Many of the emergency response reports detailed officers work with clearing the school, searching for the suspect in the surrounding areas, including a McDonald’s and Walmart, crowd control, scene security, perimeter setups and media staging.

It’s already been reported that as the gunman terrorized students and staff, officers from BSO and Coral Springs outside were having difficulty sharing crucial information with each other because their radios didn’t communicate with each other.

A timeline released Thursday by the Broward County Sheriff’s Office details officers’ inability to communicate with each other and confusion as they tried to locate the shooter, Nikolas Cruz.

Officers with the Broward County Sheriff’s Office and the Coral Springs Police Department were unable to communicate with each other when attempts to merge radio traffic from the two agencies into a common radio channel failed, according to the sheriff’s office.

This delayed the exchange of vital information between the agencies, like a description of Cruz and the weapon he was using.

“White male with ROTC uniform burgundy shirt,” a Coral Springs police officer said over radio. “Last seen in the three-story building (12), north parking lot.”

But at the same moment, a deputy with the sheriff’s office was asking for information on the shooter’s location. Another officer responded, “We don’t know, but we’re heading in the building, in front of the 13 building, building 13.”

Seconds later, a sheriff’s deputy said one victim reported the shooter was carrying “an AR15 or AK47.” A minute later, a Coral Springs officer asks for any information about the weapon used in the shooting.

The sheriff’s office uses the radio system maintained by Broward County, the timeline said, which is “nearing its end of life,” a statement released alongside the timeline said, and the system “can become impaired when an excessive number of users access the system.”

At some points, users may have been unable to transmit or receive any messages at all, the statement added.

School resource officer Scot Peterson, who officials say waited outside the school building as the shooting unfolded, initially oversaw his colleagues’ response to the shooting.

In the first 10 minutes after gunfire erupted, Peterson ordered officers to shut down the street intersection in front of the school, began a lockdown and alerted officers of the location of possible gunfire.

“For the initial stages of the event, Peterson is the eyes on the ground so it’s appropriate for him to relay that information and direct responding personnel,” according to Col. Jack Dale.

He may have slowed down the response by ordering officers to stay at least 500 feet away from the building, according to the audio recordings.

The agency’s active shooter policy calls for deputies to interrupt the shooting and search for victims when there’s a ceasefire.

Broward County Sheriff Scott Israel had said Peterson should have gone inside the building and killed the gunman.

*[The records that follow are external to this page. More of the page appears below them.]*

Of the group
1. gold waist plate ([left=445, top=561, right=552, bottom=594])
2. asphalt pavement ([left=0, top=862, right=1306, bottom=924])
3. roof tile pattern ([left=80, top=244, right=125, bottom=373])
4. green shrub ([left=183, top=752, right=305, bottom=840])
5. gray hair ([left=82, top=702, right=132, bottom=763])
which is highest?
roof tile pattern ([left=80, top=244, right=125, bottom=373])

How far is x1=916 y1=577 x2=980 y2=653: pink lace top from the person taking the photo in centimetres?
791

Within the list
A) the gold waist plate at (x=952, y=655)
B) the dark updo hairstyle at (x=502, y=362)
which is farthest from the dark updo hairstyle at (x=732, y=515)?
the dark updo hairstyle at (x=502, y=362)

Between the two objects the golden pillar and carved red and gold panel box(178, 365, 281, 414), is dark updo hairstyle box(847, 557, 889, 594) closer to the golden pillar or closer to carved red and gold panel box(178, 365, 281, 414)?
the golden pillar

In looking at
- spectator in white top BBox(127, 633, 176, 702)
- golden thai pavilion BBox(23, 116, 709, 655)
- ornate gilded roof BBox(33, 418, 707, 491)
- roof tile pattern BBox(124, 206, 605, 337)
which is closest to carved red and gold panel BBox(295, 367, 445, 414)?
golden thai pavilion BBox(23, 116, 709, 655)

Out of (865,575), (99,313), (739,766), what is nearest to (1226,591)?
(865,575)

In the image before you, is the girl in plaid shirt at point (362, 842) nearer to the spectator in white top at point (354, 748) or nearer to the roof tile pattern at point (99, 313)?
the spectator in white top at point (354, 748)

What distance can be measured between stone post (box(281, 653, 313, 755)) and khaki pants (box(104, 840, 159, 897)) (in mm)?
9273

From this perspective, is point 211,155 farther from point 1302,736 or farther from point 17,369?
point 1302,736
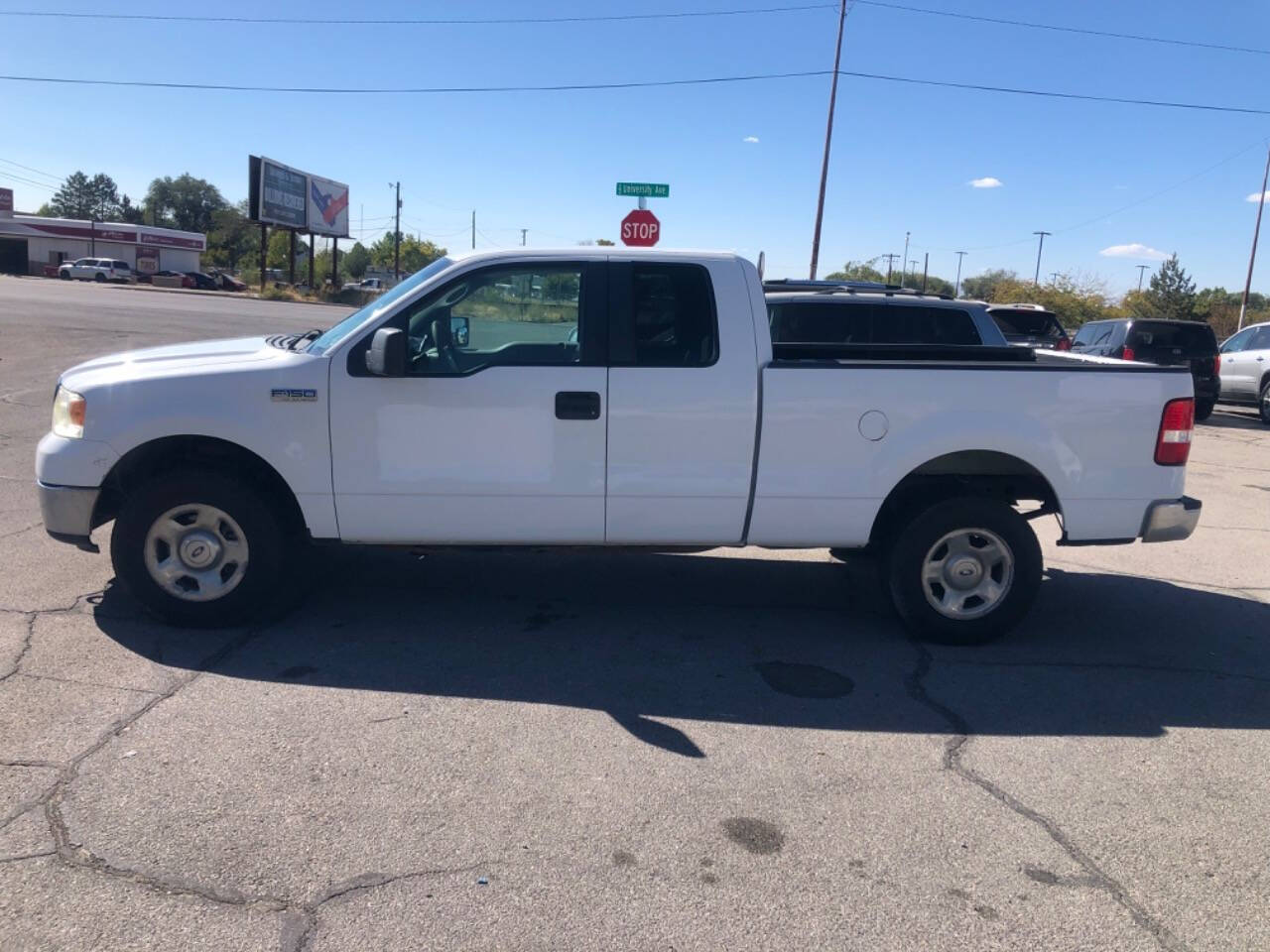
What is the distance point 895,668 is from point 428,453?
2674 millimetres

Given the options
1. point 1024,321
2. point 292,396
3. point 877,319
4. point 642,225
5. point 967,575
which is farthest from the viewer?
point 1024,321

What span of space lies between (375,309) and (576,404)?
1.22m

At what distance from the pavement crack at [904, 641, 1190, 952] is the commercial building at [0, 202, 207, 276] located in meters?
79.6

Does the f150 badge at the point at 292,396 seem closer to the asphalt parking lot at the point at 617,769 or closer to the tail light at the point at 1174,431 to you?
the asphalt parking lot at the point at 617,769

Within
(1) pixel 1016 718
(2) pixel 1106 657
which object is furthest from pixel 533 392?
(2) pixel 1106 657

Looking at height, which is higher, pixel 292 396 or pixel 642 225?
pixel 642 225

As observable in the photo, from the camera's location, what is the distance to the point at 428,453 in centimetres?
530

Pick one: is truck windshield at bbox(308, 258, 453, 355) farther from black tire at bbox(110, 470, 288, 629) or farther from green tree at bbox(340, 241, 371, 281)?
green tree at bbox(340, 241, 371, 281)

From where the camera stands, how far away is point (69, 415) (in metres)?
5.29

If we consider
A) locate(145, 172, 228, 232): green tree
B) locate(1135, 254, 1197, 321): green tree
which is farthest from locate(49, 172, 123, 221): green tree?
locate(1135, 254, 1197, 321): green tree

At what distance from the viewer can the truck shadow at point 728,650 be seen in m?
4.82

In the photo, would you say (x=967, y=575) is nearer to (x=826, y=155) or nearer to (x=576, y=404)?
(x=576, y=404)

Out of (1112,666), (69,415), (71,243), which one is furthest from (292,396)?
(71,243)

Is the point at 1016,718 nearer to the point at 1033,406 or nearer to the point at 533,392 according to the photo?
the point at 1033,406
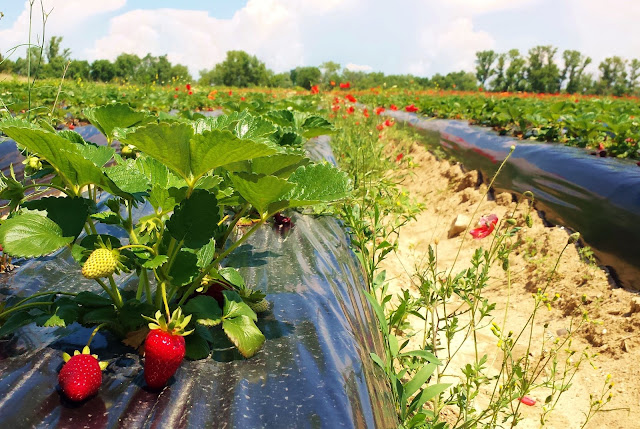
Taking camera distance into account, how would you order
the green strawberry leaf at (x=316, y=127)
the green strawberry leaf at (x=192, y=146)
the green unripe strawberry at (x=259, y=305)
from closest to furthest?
1. the green strawberry leaf at (x=192, y=146)
2. the green unripe strawberry at (x=259, y=305)
3. the green strawberry leaf at (x=316, y=127)

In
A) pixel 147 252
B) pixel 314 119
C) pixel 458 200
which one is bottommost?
pixel 458 200

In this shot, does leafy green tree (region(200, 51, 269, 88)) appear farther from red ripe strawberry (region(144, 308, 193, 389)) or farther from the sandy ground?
red ripe strawberry (region(144, 308, 193, 389))

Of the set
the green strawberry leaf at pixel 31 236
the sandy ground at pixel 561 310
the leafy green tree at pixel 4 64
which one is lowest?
the sandy ground at pixel 561 310

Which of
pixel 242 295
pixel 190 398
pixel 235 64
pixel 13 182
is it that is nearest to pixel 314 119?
pixel 242 295

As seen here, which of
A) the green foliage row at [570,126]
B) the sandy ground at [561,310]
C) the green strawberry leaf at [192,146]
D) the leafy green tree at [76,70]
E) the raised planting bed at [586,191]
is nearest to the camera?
the green strawberry leaf at [192,146]

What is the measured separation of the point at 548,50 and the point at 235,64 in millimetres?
40937

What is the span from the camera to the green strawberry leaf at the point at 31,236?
3.05ft

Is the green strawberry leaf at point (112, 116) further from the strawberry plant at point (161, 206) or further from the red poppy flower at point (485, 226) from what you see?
the red poppy flower at point (485, 226)

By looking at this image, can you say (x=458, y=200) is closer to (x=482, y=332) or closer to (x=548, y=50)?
(x=482, y=332)

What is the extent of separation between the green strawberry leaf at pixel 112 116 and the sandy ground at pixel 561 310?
106 cm

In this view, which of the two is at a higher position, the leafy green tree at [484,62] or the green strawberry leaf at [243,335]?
the leafy green tree at [484,62]

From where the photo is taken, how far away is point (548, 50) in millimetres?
59906

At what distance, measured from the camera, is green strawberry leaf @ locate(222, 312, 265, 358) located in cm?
109

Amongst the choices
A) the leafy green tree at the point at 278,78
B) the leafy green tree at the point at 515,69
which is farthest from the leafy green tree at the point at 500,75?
the leafy green tree at the point at 278,78
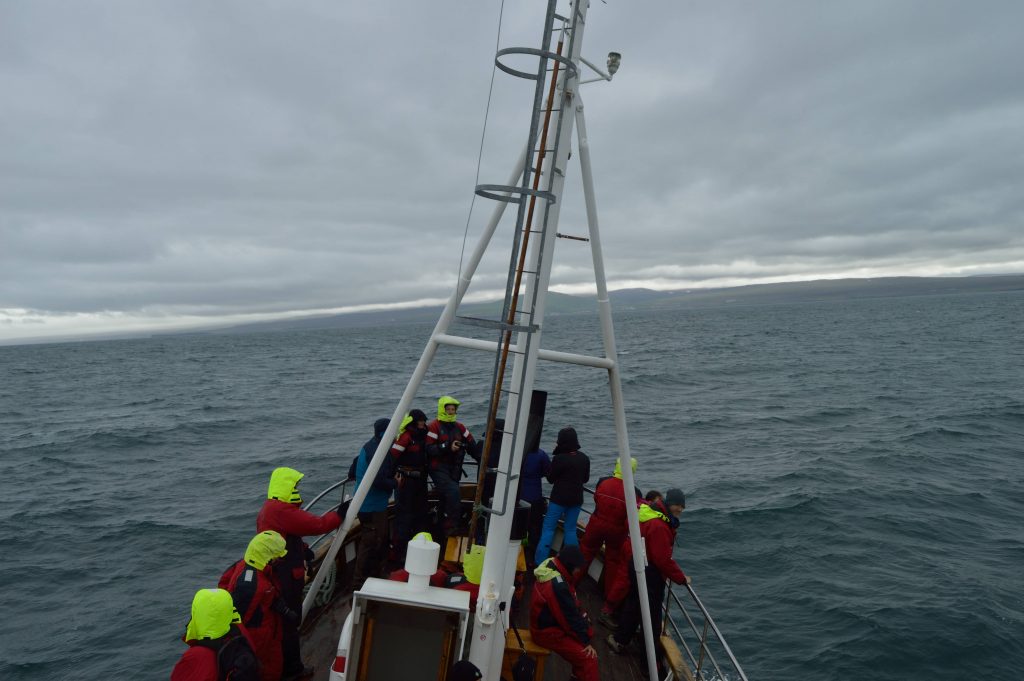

Peterson’s attorney has said he did not enter the school because he believed the shooting was coming from outside the school buildings.

But the updated timeline and dispatch audio contradicts that assertion.

At 2:25 p.m., or about four minutes into the shooting, a deputy says over the radio “some students thought it was firecrackers, but we’re not sure, by the football fields.”

Peterson responds “We also heard it’s by, inside the 1200 building.”

“That contradicts the statement his attorney gave, that he didn’t know where the shots were fired. After multiple gun shots you would have to know where the shots were coming from,” said the head of the Broward County Sheriff’s Deputies Association Jeff Bell.

Peterson resigned after he was suspended without pay.

Broward County Sheriff’s supervisor Capt. Jan Jordan arrived later to oversee the operation.

“I know there is a lot going on. Do we have a perimeter set up right now and everybody cleared out of school?” Jordan asked on the police radio.

“That’s a negative,” a dispatcher replied.